Meine journalistische Laufbahn begann nach dem Abitur als freier Mitarbeiter mit der regelmäßigen Berichterstattung für die Essener Lokalredaktion der in Dortmund erscheinenden „Ruhrnachrichten“. Nahezu parallel entwickelte sich meine ehrenamtliche Arbeit im Journalismus, zuerst als Gründer und Organisator einer katholischen Jugendzeitschrift in meiner Herkunfts-Pfarrgemeinde (Auflage: 200), dann als Chefredakteur einer Studentenzeitschrift (Auflage: 20.000). Für die CDU-Ratsfraktion in der Heimatstadt Essen entwickelte und begleitete ich außerdem die Zeitschrift „Essener Themen“.
Zum Kolpingblatt in Köln wurde ich bereits 1980 während des rechtswissenschaftlichen Studiums gerufen. Nach Abschluss des Staatsexamens 1984 begann ich als 28-Jähriger meine Arbeit als Chefredakteur und Pressereferent. Als Höhepunkte dieser langjährigen Tätigkeit betrachte ich die publizistische Begleitung der Seligsprechung Adolph Kolpings 1991 in Rom mit der Begegnung mit Papst Johannes Paul II., wozu auch die Mitherausgabe des Buches „In Rom dabei“ gehörte, sowie die Federführung bei der Auftaktveranstaltung und die Kommunikationsarbeit des Kolpingtages in der Kölnarena im Jahr 2000, wozu ebenfalls ein Buch erschien. Ein weiterer Kolpingtag mit 15.000 Teilnehmenden sowie die Papstbesuche 1980 und 2005 in und an der Minoritenkirche bildeten weitere Höhepunkte.

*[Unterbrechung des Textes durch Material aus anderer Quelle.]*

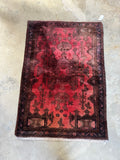 Full view of a 1970s vintage Persian rug with bold design and dark border.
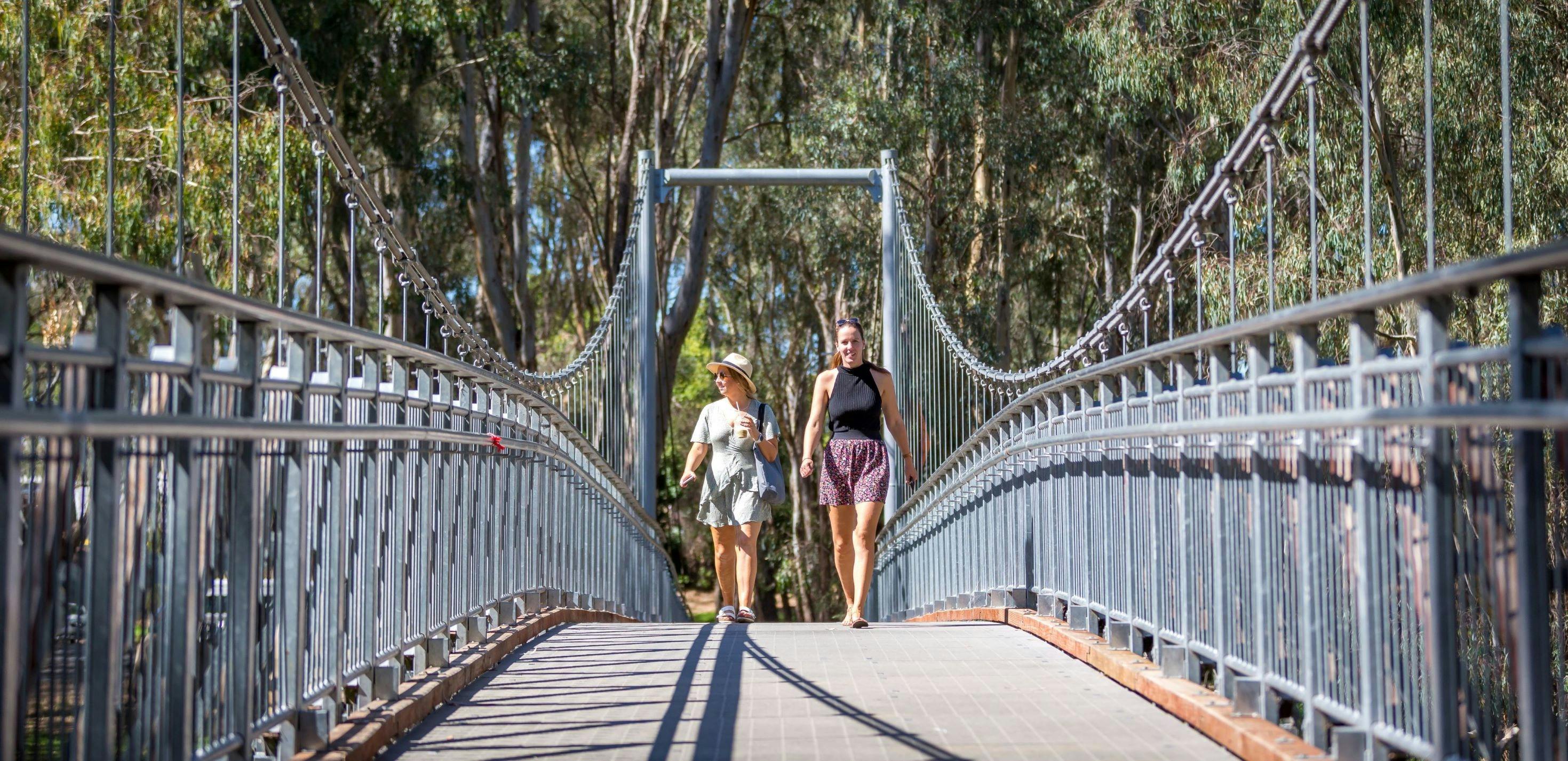 Two walkers walking across swing bridge, trees, sunny day.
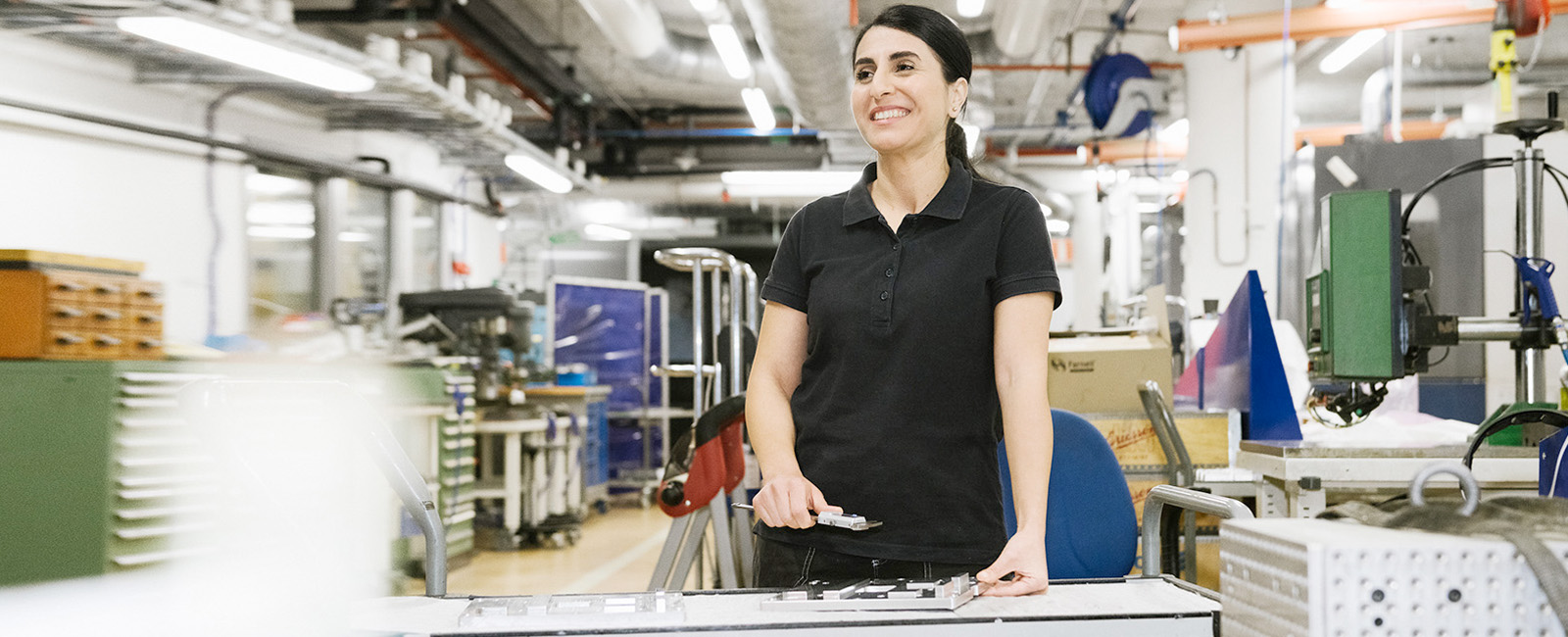 Woman in industrial setting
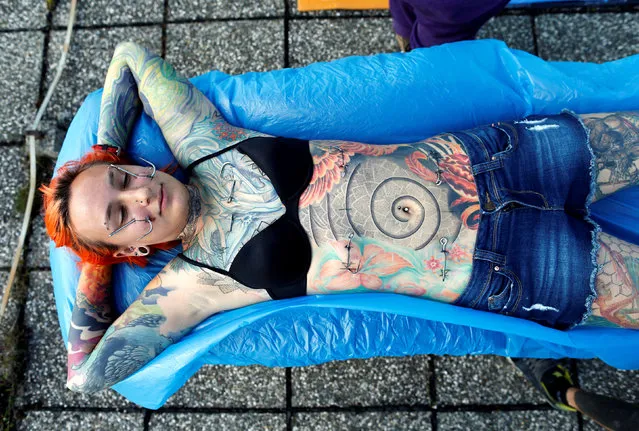 Kaitlin, 28, from the United States waits to be suspended by the professional body artist Dino Helvida in Zagreb, Croatia June 7, 2016. (Photo by Antonio Bronic/Reuters)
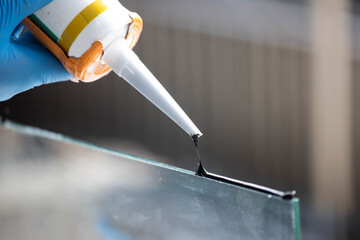 Closeup of silicone glue and a glue gun to tightly stretch aluminum and glass.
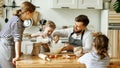 Happy family enjoying cooking together Royalty Free Stock Photo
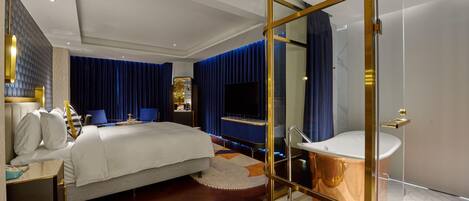 Una habitación de hotel moderna con una cama grande, un baño con paredes de cristal y un televisor.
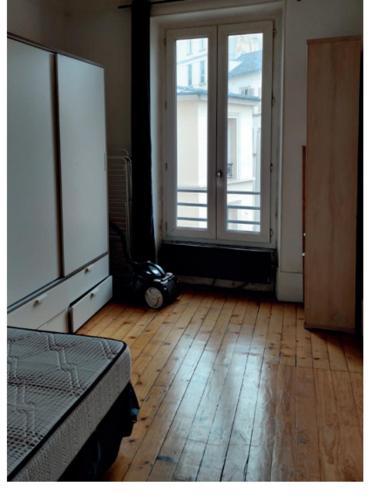 a room with a bed and two windows and a wooden floor at A 10 minutes à pied du stade de France , 35 m2 très cosy refait à neuf in Saint-Denis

In der journalistischen Arbeit hat sich in diesen 40 Jahren Grundlegendes verändert. Lange Zeit wurde das Kolpingblatt monatlich im Stil einer Tageszeitung produziert. 2007/2008 haben wir das Konzept umgewandelt und ein Monatsmagazin produziert. Als Chefredakteur habe ich auch die Zeitschrift „Idee & Tat“ für Leitungskräfte im Kolpingwerk neu konzipiert, die Auflage wurde verdoppelt.

Ich habe mich seit meiner Jugend bis heute nahezu ununterbrochen ehrenamtlich in der Kirche engagiert, aber auf Adolph Kolping wurde ich erst im Jahr 1980 durch den damaligen Bundesvorsitzenden Paul Hoffacker und durch Bundessekretär Michael Hanke aufmerksam. Das war ein Volltreffer. Von beiden habe ich die Leidenschaft für Adolph Kolping gelernt, mit dem ich mich zu 100 Prozent identifiziere.

In diesen 40 Jahren habe ich die Verwandlung des Journalistenberufes miterlebt: Vom Bleisatz zum Ganzseitenumbruch am Bildschirm, vom Zeitungsmachen mit Schwerpunkt in der Nachberichterstattung hin zur konzeptionellen Vorbereitung eines Farbmagazins, vom gedruckten Medium hin zur aktuellen Berichterstattung auf der Homepage, im Newsletter und in den sozialen Medien. Denn aus der anfänglichen Pressearbeit als Nebentätigkeit zur Arbeit als Chefredakteur entwickelte sich mit dem Internet die Verantwortung für die Homepage kolping.de, den wöchentlichen Newsletter, für Facebook und die anderen sozialen Netzwerke. Dazu hat die Erarbeitung eines Kommunikationskonzeptes für das Kolpingwerk Deutschland einen wesentlichen Beitrag geleistet. Aus einer Redaktion mit 1,5 Planstellen entwickelte sich so ein Referat für Kommunikation und Öffentlichkeitsarbeit mit acht (Teilzeit-)Angestellten und weiteren freien Mitarbeitenden. Im Laufe der Jahre habe ich etwa ein dutzend junge Journalistinnen und Journalisten ausgebildet.

Neben meiner Arbeit für das Kolpingwerk habe ich zusätzlich als katholischer Autor gearbeitet und über großartige Glaubenszeugen Lebensbeschreibungen, Comics und Bücher verfasst.